_Excerpted text_:
1, plant habit; 2, flower; 3, opened flower; 4, fruit (Iskak Syamsudin)

Premna herbacea Roxb.

Protologue: Fl. Ind. (Carey ed.) 3: 80 (1832).

Synonyms

  • Pygmaeopremna humilis Merr. (1910),
  • Pygmaeopremna herbacea (Roxb.) Moldenke (1941).

Vernacular names

  • Thailand: khaang hua lek (Chiang Mai), phaen din yen (Chiang Rai), som kang (Prachin Buri)
  • Vietnam: cách cỏ.

Distribution

From Pakistan, Nepal and India, through Burma (Myanmar), Indo-China, southern China, Thailand, the Malesian region (the Philippines, the Lesser Sunda Islands (Sumba), Sulawesi, New Guinea) to Australia; cultivated as a medicinal plant in India and Sri Lanka.

Uses

The juice from roots and rhizomes is used in India to treat dropsy, cough, asthma, fever, rheumatism and cholera. Ripe fruits are occasionally eaten in northern India.

Observations

  • A low-growing perennial herb or a dwarf undershrub up to 15(-30) cm tall, most of the stem underground with creeping woody rhizome, the aboveground part slender and simple or with single dichotomous branching.
  • Leaves obovate, (2.5-)5-12(-15) cm × (2-)3-7(-10) cm, dentate or crenate-undulate in the upper half, subglabrous, sessile or subsessile, lowest pair lying flat on the ground.
  • Flowers with pedicel 1.5-2 mm long, corolla white or greenish-white.
  • Fruit obovoid-globose, 5-8(-10) mm long, green turning black.

P. herbacea is particularly characteristic of open grasslands exposed to periodic fire.

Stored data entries
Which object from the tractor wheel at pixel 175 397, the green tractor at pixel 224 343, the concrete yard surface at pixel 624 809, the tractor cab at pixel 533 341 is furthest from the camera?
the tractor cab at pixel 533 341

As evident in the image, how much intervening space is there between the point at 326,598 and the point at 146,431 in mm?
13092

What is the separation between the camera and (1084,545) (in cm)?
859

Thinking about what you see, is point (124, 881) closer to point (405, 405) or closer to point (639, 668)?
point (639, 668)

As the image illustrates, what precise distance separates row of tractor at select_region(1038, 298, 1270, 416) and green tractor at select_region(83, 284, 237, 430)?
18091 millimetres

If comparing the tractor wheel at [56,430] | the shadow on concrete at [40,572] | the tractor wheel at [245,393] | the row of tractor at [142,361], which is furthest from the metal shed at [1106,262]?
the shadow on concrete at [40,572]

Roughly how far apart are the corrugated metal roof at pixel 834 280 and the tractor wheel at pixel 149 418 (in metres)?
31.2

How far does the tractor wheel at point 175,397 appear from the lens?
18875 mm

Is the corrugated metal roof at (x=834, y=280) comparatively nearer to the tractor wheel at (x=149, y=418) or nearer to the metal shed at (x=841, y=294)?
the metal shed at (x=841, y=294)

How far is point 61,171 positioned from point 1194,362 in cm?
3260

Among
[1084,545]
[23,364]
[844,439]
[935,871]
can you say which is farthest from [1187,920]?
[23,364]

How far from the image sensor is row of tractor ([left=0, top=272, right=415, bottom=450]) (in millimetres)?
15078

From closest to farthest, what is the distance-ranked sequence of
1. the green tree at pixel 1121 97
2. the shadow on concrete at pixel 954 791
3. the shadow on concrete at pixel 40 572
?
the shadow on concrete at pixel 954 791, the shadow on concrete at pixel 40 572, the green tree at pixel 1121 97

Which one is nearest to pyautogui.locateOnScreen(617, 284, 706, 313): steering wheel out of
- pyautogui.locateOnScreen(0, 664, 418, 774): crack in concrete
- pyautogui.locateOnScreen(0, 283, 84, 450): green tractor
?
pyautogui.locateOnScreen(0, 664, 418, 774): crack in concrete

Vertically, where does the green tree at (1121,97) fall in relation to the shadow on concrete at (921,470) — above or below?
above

* * *

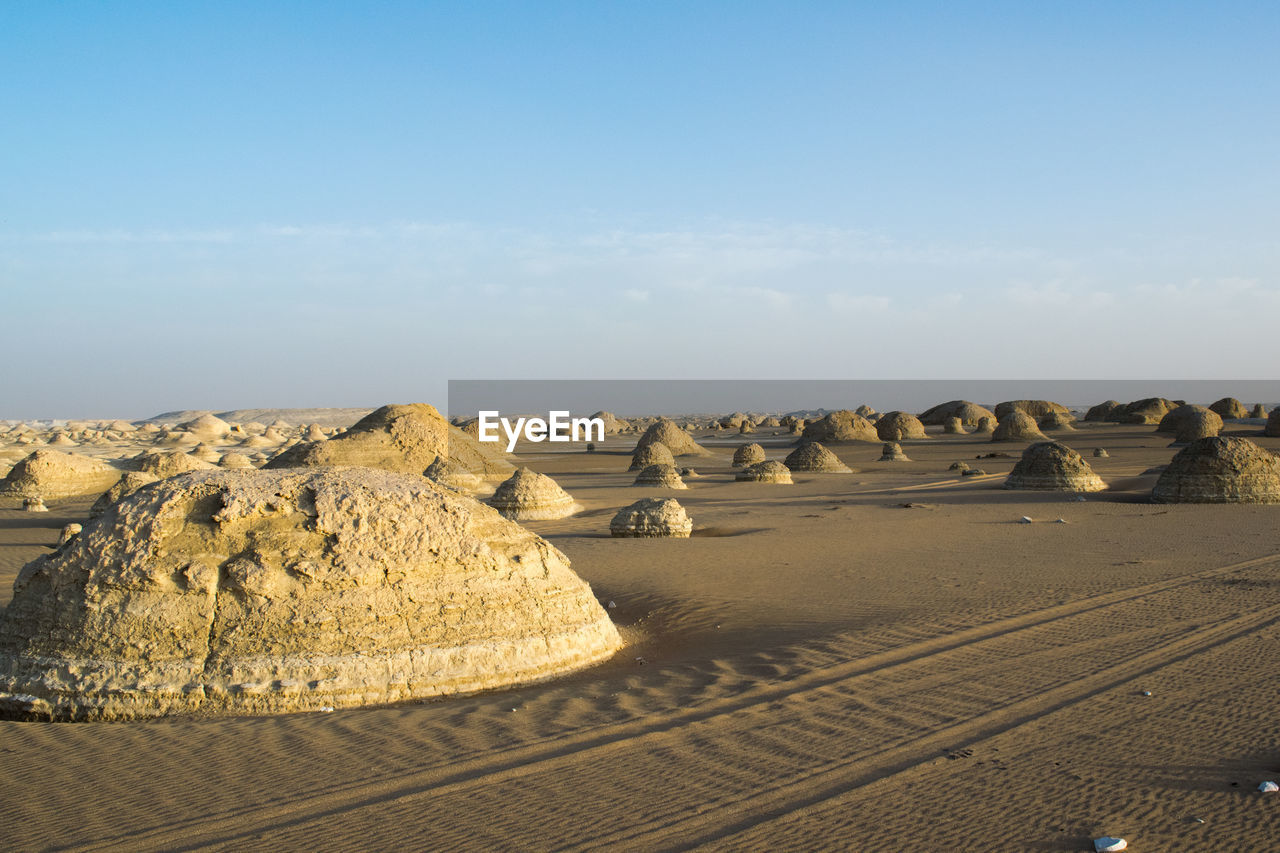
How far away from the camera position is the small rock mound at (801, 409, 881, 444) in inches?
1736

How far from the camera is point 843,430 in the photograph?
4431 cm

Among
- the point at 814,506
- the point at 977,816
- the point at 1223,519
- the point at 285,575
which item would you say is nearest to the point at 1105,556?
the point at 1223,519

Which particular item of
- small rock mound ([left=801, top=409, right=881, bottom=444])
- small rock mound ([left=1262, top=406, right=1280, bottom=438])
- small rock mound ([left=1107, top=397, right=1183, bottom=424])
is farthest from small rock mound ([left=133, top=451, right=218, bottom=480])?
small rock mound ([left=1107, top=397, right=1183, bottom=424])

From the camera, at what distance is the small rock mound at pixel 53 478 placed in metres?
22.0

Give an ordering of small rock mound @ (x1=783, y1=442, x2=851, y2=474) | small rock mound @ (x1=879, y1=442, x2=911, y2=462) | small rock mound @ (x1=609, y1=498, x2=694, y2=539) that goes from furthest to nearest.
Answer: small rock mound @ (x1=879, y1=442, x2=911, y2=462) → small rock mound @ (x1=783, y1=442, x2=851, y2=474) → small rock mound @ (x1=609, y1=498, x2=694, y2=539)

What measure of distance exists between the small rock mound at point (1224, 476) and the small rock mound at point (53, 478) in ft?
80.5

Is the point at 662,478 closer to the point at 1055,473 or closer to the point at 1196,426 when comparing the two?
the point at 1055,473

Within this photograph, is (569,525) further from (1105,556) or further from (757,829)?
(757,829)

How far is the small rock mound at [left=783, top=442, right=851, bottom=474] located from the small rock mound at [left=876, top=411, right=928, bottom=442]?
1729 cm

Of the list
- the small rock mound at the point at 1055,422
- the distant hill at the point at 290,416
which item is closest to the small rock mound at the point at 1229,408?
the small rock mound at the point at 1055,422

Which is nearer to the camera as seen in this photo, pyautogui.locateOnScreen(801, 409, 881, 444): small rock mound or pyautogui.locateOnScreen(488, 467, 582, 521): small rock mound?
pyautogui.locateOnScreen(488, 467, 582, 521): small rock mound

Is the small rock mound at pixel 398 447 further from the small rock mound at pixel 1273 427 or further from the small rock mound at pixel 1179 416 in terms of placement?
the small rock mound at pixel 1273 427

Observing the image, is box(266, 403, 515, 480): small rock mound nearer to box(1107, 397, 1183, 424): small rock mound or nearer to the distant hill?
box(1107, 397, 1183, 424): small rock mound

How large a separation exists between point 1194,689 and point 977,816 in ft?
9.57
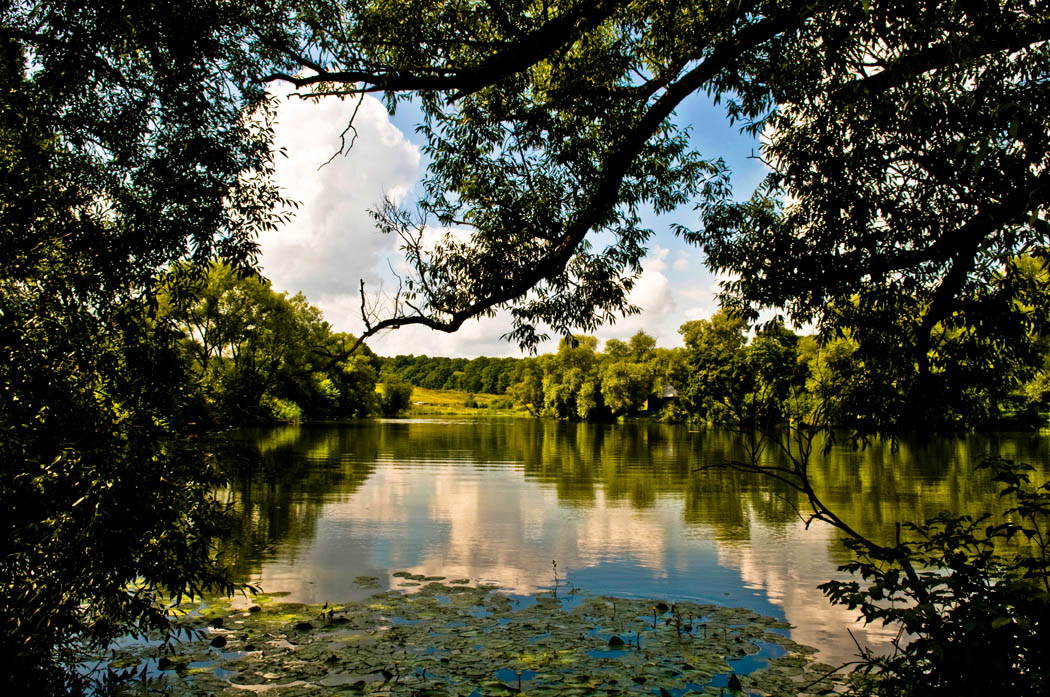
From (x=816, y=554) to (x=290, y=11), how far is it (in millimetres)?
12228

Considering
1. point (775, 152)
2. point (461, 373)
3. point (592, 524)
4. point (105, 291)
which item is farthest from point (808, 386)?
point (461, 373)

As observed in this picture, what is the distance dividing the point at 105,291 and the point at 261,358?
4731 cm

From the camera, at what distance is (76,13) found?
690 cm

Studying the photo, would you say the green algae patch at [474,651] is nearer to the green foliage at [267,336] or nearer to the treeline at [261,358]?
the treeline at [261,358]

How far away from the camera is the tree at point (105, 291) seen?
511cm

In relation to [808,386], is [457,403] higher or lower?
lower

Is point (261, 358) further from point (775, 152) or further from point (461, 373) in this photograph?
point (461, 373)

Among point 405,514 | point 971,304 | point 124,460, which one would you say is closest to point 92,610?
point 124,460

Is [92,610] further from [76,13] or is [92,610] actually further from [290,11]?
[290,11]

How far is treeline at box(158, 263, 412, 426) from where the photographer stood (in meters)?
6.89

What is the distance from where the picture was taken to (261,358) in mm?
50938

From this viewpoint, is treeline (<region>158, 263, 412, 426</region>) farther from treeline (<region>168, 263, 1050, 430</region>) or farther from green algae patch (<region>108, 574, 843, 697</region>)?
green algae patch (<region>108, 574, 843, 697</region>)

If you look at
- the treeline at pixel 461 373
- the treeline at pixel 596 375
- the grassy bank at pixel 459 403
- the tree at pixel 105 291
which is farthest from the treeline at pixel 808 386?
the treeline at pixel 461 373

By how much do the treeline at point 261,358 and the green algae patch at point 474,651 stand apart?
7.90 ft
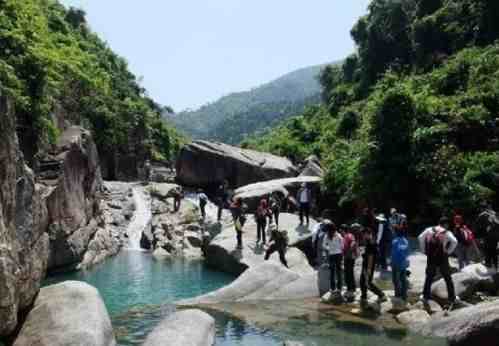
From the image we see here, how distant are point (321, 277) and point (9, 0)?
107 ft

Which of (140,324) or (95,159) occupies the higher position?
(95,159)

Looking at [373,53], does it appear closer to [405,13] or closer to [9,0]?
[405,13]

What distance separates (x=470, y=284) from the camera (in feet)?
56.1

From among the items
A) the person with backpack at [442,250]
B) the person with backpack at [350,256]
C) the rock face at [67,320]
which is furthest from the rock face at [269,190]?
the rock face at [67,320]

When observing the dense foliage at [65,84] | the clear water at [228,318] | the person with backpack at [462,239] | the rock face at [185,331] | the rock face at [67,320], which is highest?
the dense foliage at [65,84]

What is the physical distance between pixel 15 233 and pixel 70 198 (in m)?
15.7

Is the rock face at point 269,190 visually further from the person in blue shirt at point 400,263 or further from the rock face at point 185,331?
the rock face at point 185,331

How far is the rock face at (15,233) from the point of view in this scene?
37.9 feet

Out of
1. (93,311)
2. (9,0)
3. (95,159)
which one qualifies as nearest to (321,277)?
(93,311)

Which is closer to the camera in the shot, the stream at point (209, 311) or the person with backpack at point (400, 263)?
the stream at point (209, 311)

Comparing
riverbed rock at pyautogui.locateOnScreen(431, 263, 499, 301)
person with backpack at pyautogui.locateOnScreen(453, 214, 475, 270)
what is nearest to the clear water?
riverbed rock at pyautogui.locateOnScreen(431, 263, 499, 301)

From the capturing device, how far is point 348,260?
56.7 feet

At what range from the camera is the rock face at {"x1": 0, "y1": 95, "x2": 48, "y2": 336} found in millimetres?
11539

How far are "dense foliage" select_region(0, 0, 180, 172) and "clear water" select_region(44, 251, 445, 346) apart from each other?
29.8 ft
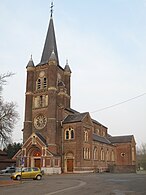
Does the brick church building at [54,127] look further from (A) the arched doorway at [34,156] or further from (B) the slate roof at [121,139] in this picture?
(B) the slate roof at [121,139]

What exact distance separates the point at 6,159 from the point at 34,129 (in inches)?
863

--

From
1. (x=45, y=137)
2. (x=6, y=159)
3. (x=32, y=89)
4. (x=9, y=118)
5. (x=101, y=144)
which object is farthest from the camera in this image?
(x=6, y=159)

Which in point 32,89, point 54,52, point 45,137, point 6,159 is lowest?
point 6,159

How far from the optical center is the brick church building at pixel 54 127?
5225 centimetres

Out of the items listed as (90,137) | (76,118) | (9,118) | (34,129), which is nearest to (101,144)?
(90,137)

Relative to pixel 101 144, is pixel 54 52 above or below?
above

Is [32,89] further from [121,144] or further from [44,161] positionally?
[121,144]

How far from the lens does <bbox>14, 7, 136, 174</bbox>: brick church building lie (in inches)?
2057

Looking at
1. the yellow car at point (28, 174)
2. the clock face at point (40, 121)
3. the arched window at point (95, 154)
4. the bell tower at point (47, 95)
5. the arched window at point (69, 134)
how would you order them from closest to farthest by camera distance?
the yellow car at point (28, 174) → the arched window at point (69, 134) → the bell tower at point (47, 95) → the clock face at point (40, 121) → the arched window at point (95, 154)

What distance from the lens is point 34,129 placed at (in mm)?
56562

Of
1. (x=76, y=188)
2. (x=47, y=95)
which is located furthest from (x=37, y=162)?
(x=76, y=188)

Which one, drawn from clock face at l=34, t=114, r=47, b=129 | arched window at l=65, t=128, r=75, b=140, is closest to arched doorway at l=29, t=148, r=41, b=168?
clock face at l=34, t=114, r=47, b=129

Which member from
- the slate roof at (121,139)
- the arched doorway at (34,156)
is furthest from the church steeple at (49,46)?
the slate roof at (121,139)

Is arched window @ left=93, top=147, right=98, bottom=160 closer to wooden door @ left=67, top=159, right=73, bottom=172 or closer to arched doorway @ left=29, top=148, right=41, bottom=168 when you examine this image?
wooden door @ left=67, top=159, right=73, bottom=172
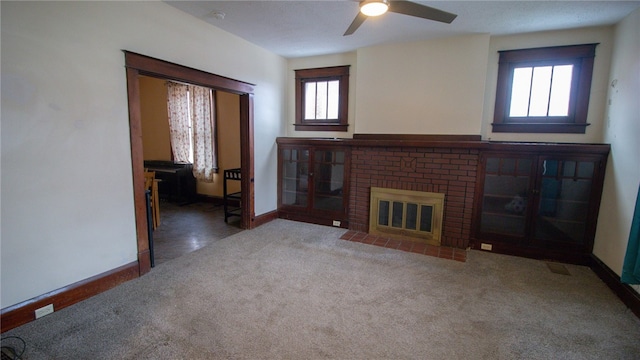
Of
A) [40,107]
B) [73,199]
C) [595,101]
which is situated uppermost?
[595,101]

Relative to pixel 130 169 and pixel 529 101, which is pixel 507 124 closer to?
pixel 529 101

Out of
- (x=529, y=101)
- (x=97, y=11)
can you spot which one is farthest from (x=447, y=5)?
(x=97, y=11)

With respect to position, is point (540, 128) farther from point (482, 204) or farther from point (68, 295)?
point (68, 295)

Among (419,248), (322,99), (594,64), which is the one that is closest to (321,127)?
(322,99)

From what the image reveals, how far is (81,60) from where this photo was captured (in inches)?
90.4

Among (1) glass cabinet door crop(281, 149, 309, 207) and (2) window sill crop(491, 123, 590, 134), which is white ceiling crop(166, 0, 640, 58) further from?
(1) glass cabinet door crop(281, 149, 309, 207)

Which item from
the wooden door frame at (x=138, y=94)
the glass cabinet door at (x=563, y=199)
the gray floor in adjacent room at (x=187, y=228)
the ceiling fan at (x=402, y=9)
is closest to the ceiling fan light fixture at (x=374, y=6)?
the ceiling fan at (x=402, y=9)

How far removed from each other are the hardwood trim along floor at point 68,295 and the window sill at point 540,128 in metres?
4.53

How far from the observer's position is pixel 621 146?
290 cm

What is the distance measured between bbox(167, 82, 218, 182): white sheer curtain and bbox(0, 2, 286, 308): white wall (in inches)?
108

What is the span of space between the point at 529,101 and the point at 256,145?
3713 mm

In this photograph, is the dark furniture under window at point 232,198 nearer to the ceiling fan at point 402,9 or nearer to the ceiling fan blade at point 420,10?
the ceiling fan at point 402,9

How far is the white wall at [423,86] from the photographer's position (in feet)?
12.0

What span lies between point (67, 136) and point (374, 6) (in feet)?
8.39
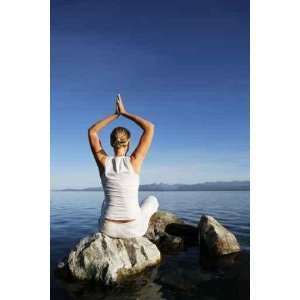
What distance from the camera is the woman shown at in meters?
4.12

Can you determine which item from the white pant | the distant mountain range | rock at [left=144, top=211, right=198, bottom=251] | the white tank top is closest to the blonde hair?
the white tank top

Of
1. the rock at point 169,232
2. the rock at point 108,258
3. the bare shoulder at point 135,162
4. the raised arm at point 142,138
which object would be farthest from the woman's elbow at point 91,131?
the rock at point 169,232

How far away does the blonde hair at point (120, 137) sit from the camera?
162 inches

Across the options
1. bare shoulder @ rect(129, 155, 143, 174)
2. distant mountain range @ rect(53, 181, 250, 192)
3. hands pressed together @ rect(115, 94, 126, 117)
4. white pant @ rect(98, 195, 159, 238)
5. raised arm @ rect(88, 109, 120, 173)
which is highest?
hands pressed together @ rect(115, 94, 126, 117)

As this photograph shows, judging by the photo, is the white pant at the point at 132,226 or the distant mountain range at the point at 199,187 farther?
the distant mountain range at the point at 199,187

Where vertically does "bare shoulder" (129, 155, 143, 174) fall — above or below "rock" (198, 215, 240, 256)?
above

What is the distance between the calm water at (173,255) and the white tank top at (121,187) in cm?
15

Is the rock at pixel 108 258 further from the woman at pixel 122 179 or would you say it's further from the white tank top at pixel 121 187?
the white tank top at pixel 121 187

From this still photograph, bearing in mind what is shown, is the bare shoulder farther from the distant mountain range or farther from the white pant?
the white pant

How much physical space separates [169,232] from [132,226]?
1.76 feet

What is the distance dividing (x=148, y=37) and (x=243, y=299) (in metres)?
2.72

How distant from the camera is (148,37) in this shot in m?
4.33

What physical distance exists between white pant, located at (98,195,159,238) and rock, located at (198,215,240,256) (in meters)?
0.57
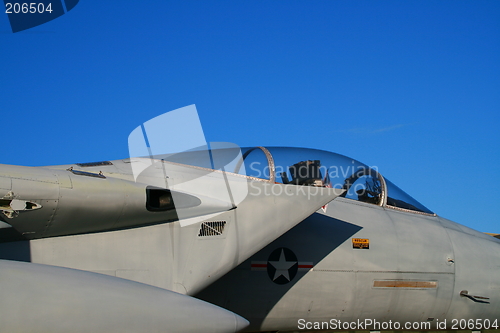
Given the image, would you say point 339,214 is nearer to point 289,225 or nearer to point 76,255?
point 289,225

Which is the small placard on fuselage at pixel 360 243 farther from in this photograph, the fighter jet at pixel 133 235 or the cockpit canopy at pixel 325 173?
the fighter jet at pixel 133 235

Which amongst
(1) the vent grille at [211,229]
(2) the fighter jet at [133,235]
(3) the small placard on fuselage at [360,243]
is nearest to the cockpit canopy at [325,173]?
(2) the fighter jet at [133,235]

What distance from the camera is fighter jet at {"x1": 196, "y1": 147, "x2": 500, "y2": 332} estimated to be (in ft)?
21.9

_Apply what you read_:
1. Using the Premna herbacea text, explain why the plant is cultivated in India and Sri Lanka.
2. Please write out everything from "Observations" down to "white or greenish-white." in the Premna herbacea text again, substituting "subshrub" for "undershrub".

_Responses by task_:
1. It is cultivated as a medicinal plant. In India, juice from its roots and rhizomes is used to treat dropsy, cough, asthma, fever, rheumatism and cholera.

2.
Observations

  • A low-growing perennial herb or a dwarf subshrub up to 15(-30) cm tall, most of the stem underground with creeping woody rhizome, the aboveground part slender and simple or with single dichotomous branching.
  • Leaves obovate, (2.5-)5-12(-15) cm × (2-)3-7(-10) cm, dentate or crenate-undulate in the upper half, subglabrous, sessile or subsessile, lowest pair lying flat on the ground.
  • Flowers with pedicel 1.5-2 mm long, corolla white or greenish-white.